— EXERCISE —
Swap every instance of "green foliage" in the data below for "leafy vegetation" and reproduce the rest of the data without any other change.
┌──
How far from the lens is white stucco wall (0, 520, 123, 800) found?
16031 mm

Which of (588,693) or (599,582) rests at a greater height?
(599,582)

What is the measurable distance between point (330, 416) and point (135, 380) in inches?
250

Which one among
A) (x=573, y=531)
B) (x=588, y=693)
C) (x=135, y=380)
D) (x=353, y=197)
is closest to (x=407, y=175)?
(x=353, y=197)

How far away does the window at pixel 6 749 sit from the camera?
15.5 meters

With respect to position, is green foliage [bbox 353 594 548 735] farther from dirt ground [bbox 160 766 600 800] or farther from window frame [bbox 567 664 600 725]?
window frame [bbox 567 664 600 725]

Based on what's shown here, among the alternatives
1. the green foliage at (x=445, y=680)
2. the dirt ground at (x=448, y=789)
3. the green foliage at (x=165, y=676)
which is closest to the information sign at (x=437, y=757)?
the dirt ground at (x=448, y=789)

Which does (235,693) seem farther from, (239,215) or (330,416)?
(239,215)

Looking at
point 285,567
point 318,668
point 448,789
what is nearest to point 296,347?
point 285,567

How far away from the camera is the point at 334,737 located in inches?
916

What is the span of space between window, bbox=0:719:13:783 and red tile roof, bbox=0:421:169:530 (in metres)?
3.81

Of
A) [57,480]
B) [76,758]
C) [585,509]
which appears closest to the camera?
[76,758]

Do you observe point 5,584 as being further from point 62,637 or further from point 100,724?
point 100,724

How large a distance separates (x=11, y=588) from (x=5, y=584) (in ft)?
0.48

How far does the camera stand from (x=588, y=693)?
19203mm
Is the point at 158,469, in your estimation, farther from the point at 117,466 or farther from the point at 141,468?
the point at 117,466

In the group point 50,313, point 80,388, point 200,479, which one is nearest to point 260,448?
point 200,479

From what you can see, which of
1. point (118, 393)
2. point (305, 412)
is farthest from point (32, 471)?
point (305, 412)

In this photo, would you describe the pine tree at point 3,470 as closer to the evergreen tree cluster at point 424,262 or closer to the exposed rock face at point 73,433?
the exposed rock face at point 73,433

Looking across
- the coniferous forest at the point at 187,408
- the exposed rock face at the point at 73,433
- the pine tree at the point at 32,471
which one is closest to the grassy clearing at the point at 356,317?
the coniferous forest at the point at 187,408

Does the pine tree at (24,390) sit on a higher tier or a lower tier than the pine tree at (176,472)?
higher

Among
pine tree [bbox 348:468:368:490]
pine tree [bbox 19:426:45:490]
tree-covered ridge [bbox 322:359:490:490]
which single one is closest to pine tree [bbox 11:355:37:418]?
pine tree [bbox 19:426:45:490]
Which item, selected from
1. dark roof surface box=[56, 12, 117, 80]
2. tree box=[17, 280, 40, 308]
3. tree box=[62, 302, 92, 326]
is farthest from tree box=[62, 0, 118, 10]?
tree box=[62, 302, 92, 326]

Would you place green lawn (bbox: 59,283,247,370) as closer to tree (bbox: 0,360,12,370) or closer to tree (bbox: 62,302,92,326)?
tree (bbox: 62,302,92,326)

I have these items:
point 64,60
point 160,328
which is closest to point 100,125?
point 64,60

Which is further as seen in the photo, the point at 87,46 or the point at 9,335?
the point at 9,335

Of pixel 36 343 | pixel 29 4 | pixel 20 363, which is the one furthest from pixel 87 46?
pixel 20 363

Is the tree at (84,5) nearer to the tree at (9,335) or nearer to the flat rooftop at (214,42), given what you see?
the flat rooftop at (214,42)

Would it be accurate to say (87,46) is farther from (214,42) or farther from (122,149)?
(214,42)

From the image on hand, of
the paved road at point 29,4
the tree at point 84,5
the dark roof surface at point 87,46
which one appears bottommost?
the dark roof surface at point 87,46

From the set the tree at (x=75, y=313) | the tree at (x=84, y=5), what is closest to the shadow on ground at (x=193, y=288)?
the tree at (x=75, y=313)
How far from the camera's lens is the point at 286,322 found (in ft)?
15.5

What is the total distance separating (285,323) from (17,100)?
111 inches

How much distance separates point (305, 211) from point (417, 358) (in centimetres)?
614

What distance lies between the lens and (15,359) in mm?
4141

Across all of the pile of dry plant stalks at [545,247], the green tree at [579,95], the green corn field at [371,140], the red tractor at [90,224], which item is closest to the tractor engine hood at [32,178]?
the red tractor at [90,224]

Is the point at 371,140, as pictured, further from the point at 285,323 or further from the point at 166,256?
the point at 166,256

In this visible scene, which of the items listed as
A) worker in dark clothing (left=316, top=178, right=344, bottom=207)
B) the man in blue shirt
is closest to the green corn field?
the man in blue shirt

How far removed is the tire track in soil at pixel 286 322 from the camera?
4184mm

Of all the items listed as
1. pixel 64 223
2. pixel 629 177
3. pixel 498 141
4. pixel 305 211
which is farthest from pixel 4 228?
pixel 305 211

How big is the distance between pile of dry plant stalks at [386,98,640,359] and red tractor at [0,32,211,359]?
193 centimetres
└──
— FINISHED EXERCISE —
How far from the lens is white stucco wall (0, 520, 123, 800) found?
16031 mm

Which of (588,693) or (599,582) rests at a greater height?
(599,582)

What is the measurable distance between point (330, 416) and point (135, 380) in inches?
250

Which one among
A) (x=573, y=531)
B) (x=588, y=693)
C) (x=135, y=380)
D) (x=353, y=197)
is closest to (x=407, y=175)?
(x=353, y=197)

How far away does the window at pixel 6 749 sit from the camera?
15.5 meters

With respect to position, is leafy vegetation [bbox 353 594 548 735] farther from dirt ground [bbox 160 766 600 800] or farther from window frame [bbox 567 664 600 725]?
window frame [bbox 567 664 600 725]

Based on what's shown here, among the alternatives
1. the leafy vegetation at (x=445, y=680)
2. the dirt ground at (x=448, y=789)
3. the leafy vegetation at (x=165, y=676)
which is closest to the information sign at (x=437, y=757)?
the dirt ground at (x=448, y=789)

Which does (235,693) seem farther from, (239,215) or (330,416)?
(239,215)

Looking at
point 285,567
point 318,668
point 448,789
what is nearest to point 296,347?
point 285,567

How far away from the camera is the point at 334,737 located in inches?
916

What is the span of space between window, bbox=0:719:13:783 and red tile roof, bbox=0:421:169:530 (in metres)?
3.81

Of
A) [57,480]
B) [76,758]
C) [585,509]
which appears closest to the camera?
[76,758]

Do you observe point 5,584 as being further from point 62,637 or further from point 100,724?
point 100,724

How large a distance separates (x=11, y=588) from (x=5, y=584) (in ft)?
0.48

How far does the camera stand from (x=588, y=693)?
19203mm
Is the point at 158,469, in your estimation, farther from the point at 117,466 or farther from the point at 141,468?
the point at 117,466

In the group point 50,313, point 80,388, point 200,479, which one is nearest to point 260,448?
point 200,479

From what you can see, which of
1. point (118, 393)
2. point (305, 412)
is farthest from point (32, 471)?
point (305, 412)

In this photo, would you describe the pine tree at point 3,470 as closer to the evergreen tree cluster at point 424,262 or closer to the exposed rock face at point 73,433?
the exposed rock face at point 73,433

Looking across
- the coniferous forest at the point at 187,408
- the exposed rock face at the point at 73,433
- the pine tree at the point at 32,471
which one is closest to the grassy clearing at the point at 356,317?
the coniferous forest at the point at 187,408

Does the pine tree at (24,390) sit on a higher tier or a lower tier than the pine tree at (176,472)?
higher

Among
pine tree [bbox 348:468:368:490]
pine tree [bbox 19:426:45:490]
tree-covered ridge [bbox 322:359:490:490]
which single one is closest to pine tree [bbox 11:355:37:418]?
pine tree [bbox 19:426:45:490]
Which item, selected from
1. dark roof surface box=[56, 12, 117, 80]
2. tree box=[17, 280, 40, 308]
3. tree box=[62, 302, 92, 326]
is farthest from tree box=[62, 0, 118, 10]?
tree box=[62, 302, 92, 326]

Would you place green lawn (bbox: 59,283,247,370) as closer to tree (bbox: 0,360,12,370) or closer to tree (bbox: 62,302,92,326)?
tree (bbox: 62,302,92,326)

I have these items:
point 64,60
point 160,328
which is closest to point 100,125?
point 64,60

Which is further as seen in the photo, the point at 87,46 or the point at 9,335?
the point at 9,335

Of pixel 36 343 | pixel 29 4 | pixel 20 363, which is the one furthest from pixel 87 46?
pixel 20 363

Is the tree at (84,5) nearer to the tree at (9,335) or nearer to the flat rooftop at (214,42), given what you see?
the flat rooftop at (214,42)

Would it be accurate to say (87,46) is farther from (214,42) or farther from (122,149)?
(214,42)

From the image on hand, of
the paved road at point 29,4
the tree at point 84,5
the dark roof surface at point 87,46
which one appears bottommost?
the dark roof surface at point 87,46

From the set the tree at (x=75, y=313) | the tree at (x=84, y=5), what is closest to the shadow on ground at (x=193, y=288)?
the tree at (x=75, y=313)
How far from the camera's lens is the point at 286,322 found (in ft)?
15.5

What is the total distance separating (285,323) from (17,100)?
111 inches

How much distance separates point (305, 211) from point (417, 358) (in centimetres)?
614

What distance lies between the lens and (15,359) in mm?
4141

Across all of the pile of dry plant stalks at [545,247], the green tree at [579,95], the green corn field at [371,140], the red tractor at [90,224], which item is closest to the tractor engine hood at [32,178]?
the red tractor at [90,224]

Is the point at 371,140, as pictured, further from the point at 285,323 or further from the point at 166,256?
the point at 166,256

In this visible scene, which of the items listed as
A) worker in dark clothing (left=316, top=178, right=344, bottom=207)
B) the man in blue shirt
is closest to the green corn field?
the man in blue shirt

How far removed is the tire track in soil at pixel 286 322 from the camera?
4184mm

Of all the items listed as
1. pixel 64 223
2. pixel 629 177
3. pixel 498 141
4. pixel 305 211
which is farthest from pixel 4 228?
pixel 305 211

How big is the distance between pile of dry plant stalks at [386,98,640,359] and red tractor at [0,32,211,359]?
193 centimetres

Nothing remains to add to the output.